A construção lidera a maior taxa de mortalidade dentre todos setores econômicos do Brasil. A totalidade desses acidentes é consequência direta do sistema de exploração e precarização do trabalho operário. A falta de equipamentos de proteção e segurança coletiva e individual, ausência de treinamentos adequados e de alimentação, são algumas das principais causas. A competição acirrada entre as construtoras e a pressão pelo cumprimento dos apertados cronogramas, além dos baixos salários, obrigam os operários a fazerem horas extras e cumprirem excessivas, exaustivas e perigosas jornadas de trabalho. Os operários são tratados como meros objetos descartáveis."

Concílio pró patronal         
No dia 29 de março o gerenciamento semicolonical convocou, a toque de caixa, uma reunião com as centrais sindicais chapa-branca para atacar a luta dos operários nas obras do PAC.
A reunião, presidida pelo ministro Gilberto Carvalho, definiu pela criação de uma comissão composta por patrões e "trabalhadores" para "gerenciar a crise nos canteiros de obras". Participaram da seção de conciliação de classe: a Central Única dos Trabalhadores — CUT; Força Sindical; Central Geral dos Trabalhadores do Brasil — CGTB; Central dos Trabalhadores e Trabalhadoras do Brasil — CTB; União Geral dos Trabalhadores — UGT; Nova Central Sindical de Trabalhadores — NCST; e Coordenação Nacional de Lutas — Conlutas.

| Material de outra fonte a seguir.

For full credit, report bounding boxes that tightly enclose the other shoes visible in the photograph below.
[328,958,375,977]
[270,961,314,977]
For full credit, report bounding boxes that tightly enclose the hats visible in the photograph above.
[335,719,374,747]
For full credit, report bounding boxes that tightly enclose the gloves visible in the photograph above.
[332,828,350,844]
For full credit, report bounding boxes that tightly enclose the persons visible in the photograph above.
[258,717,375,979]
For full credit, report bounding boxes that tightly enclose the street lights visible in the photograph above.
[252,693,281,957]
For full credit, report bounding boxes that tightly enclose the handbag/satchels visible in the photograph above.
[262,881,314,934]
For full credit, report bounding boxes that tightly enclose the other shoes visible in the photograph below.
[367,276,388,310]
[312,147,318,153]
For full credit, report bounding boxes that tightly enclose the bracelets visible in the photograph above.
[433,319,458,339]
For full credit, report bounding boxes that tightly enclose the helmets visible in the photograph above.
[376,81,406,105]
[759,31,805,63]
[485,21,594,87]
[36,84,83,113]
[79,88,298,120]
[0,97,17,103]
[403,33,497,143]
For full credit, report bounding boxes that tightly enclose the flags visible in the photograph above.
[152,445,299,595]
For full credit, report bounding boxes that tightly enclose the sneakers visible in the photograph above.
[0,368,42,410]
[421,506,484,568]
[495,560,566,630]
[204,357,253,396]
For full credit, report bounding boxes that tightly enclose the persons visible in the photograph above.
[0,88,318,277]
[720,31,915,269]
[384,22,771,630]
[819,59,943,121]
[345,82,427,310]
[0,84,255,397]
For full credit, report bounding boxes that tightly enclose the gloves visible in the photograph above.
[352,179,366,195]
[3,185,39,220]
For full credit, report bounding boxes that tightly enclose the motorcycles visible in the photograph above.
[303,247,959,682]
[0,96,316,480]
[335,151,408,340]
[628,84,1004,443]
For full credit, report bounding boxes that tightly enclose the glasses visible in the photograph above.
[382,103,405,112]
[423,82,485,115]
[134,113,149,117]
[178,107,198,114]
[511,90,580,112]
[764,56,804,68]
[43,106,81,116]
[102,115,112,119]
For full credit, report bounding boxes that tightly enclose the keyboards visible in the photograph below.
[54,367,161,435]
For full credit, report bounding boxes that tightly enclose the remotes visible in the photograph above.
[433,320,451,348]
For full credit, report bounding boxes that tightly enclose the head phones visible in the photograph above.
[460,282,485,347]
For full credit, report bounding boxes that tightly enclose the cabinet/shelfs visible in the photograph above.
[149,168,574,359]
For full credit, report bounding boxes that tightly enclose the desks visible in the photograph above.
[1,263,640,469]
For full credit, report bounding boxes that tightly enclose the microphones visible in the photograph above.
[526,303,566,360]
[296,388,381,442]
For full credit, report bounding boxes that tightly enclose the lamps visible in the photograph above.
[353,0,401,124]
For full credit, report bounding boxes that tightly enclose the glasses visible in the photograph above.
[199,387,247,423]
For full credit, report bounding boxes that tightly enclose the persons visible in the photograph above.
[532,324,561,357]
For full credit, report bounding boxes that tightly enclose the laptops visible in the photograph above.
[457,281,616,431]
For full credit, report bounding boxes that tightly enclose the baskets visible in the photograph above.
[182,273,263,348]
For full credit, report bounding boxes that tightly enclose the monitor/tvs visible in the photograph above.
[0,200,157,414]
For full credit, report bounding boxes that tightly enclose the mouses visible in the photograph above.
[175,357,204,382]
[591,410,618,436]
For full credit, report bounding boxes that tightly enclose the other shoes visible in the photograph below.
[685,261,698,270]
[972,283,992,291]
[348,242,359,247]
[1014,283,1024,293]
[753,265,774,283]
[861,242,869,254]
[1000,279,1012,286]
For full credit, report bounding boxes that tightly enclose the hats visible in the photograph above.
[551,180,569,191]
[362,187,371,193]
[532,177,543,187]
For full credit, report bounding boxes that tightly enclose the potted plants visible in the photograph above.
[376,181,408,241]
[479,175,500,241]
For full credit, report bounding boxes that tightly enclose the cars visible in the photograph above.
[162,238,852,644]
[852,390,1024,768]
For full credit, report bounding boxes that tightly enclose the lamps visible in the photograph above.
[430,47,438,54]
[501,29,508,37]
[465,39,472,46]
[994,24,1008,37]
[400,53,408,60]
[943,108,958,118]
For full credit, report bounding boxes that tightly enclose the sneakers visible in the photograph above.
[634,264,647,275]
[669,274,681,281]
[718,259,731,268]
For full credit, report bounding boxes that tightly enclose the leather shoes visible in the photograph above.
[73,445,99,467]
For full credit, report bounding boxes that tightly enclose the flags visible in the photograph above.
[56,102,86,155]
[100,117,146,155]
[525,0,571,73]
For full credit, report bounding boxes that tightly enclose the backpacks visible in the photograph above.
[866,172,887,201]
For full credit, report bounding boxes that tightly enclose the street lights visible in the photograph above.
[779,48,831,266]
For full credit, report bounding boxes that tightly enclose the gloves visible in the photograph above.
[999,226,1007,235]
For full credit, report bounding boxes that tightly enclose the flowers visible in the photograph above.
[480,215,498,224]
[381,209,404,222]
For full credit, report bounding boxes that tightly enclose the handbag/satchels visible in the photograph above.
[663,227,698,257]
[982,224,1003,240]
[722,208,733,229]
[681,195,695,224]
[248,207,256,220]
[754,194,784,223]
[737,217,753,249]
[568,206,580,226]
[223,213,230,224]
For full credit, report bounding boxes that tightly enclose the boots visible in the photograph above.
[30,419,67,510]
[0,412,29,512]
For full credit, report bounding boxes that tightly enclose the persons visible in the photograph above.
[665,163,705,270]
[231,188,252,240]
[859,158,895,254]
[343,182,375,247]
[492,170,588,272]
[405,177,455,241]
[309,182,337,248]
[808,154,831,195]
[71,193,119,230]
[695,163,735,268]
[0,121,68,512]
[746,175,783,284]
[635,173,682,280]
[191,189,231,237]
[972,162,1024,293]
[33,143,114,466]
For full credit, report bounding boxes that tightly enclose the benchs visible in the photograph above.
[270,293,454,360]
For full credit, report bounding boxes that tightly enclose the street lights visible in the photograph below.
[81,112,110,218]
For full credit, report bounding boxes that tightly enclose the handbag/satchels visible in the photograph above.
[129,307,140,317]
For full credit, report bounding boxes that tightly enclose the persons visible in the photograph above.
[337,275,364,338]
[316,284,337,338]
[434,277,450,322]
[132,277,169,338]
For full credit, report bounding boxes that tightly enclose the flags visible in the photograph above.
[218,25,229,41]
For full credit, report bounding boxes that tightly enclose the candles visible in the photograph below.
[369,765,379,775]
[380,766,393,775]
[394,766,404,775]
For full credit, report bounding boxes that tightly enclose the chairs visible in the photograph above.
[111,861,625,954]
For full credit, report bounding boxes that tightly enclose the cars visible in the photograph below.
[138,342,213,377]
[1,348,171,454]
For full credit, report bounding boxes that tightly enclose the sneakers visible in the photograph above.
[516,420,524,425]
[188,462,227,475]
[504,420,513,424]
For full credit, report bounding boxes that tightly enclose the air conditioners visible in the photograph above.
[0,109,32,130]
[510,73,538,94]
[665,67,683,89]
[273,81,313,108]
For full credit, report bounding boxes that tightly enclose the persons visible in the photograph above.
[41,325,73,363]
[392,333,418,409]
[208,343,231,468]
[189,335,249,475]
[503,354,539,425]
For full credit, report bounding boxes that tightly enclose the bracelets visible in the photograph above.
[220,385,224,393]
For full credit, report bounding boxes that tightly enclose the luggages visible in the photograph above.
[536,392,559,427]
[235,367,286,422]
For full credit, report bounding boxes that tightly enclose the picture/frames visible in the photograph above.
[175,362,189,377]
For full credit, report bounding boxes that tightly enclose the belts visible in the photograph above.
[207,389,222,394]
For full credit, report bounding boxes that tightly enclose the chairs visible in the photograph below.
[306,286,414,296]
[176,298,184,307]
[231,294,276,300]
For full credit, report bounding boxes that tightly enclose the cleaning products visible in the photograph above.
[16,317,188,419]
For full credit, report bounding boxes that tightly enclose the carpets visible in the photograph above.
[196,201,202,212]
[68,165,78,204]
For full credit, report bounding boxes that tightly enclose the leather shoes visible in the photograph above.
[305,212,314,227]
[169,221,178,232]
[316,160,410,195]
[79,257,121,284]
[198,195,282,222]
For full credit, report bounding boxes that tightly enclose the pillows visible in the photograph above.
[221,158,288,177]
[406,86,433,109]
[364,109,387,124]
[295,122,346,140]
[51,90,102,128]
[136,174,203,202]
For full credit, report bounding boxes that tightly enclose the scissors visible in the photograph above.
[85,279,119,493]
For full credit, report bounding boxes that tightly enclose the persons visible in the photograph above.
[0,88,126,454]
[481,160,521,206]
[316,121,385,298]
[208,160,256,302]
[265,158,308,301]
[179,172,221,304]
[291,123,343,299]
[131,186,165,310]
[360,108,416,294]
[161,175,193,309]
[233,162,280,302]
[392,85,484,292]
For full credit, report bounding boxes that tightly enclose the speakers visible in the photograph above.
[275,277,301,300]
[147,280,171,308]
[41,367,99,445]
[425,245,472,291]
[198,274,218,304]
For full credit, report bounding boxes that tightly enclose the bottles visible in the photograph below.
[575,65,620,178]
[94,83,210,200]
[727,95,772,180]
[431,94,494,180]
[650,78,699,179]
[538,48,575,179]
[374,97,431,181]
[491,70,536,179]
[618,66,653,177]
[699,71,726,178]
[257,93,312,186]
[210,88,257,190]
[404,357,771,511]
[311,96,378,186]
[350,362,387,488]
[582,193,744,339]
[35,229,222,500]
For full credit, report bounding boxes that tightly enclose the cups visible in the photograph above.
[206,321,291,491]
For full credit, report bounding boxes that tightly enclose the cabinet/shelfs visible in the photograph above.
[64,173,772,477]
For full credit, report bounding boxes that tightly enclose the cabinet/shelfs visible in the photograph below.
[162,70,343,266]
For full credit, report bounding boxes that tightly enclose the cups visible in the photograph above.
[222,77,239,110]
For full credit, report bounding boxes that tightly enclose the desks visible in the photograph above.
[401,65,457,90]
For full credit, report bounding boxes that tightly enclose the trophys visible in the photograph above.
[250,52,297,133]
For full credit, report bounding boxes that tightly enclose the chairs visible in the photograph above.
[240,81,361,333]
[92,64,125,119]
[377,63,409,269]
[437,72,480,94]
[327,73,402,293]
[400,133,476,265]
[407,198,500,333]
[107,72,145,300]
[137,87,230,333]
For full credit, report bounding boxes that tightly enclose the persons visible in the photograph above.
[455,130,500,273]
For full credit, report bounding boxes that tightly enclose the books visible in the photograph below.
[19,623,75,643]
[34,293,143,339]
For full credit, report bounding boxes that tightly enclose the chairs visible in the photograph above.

Entre os insultos contra a classe operária proferidos no citado encontro estão declarações como a do presidente do Sindicato Nacional da Indústria da Construção Pesada — Sinicon, Luiz Fernando Santos Reis, que sem franzir um músculo da face "assegurou que existem parâmetros de qualidade nas obras, que oferecem segurança e cursos profissionalizantes" e ainda garantiu que "não existe atividade mais fiscalizada no país do que a construção pesada." [www.secretariageral.gov.br]
O diretor de Comunicação da Camargo Corrêa, Marcello D'Angelo, afirmou categoricamente que "a infraestrutura do canteiro de obras de Jirau se destaca pela qualidade dos alojamentos, separados em alas femininas e masculinas, com ar condicionado, banheiros e refeitório". [www.secretariageral.gov.br]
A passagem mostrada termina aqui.